Use signoff-targets.json as the source of truth for manually selected targets:
{
"targets": [
{
"rancher_version": "v2.14.1-alpha7"
}
]
}To keep a target in the file without planning it, set enabled to false.
Use keep_infra_on_failure=true only for manual debugging. It can leave AWS and
Linode resources running.
The sign-off workflow uploads one compact JSON receipt per lane.
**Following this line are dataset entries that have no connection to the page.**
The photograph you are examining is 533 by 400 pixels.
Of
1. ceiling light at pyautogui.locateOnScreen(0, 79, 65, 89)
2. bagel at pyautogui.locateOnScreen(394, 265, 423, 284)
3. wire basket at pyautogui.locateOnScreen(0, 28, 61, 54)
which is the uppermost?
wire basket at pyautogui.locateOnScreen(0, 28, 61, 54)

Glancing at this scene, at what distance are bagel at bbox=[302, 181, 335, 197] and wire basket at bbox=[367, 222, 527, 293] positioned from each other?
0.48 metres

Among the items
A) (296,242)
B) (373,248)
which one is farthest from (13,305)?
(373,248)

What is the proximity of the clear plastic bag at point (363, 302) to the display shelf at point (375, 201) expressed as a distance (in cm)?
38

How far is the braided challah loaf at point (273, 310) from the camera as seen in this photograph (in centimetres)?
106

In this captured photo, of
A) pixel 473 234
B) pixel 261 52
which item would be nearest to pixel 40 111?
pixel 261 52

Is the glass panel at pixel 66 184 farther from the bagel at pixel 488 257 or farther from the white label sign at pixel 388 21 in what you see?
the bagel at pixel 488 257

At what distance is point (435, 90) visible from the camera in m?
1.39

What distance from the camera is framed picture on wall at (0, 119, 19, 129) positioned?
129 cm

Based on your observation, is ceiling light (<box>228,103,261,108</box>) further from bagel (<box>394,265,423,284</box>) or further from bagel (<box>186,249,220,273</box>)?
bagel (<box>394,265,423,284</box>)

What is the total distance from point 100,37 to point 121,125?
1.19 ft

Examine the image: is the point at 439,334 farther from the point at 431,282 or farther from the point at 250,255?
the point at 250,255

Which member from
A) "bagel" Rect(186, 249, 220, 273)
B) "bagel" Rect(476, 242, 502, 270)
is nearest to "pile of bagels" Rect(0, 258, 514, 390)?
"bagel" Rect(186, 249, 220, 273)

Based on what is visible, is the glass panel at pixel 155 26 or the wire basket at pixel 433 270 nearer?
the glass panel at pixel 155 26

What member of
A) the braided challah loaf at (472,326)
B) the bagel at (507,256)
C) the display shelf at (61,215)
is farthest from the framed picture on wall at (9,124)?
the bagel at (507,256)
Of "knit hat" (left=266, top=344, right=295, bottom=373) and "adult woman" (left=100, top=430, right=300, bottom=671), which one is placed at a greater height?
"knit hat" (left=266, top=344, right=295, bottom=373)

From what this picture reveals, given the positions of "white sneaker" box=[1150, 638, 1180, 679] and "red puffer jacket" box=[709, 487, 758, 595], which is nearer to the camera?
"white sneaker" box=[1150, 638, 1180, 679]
The receipt
keeps operational recovery fields such as terraform_state_key and aws_prefix
but omits live Rancher URLs, kubeconfigs, generated environment files, raw
Terraform outputs, and copied logs.
It does not upload:
- generated suite
.envfiles - Rancher admin tokens
- kubeconfigs
- Terraform state files
- AWS credentials
- Linode tokens
Normal sign-off runs clean up automatically when keep_infra_on_failure=false.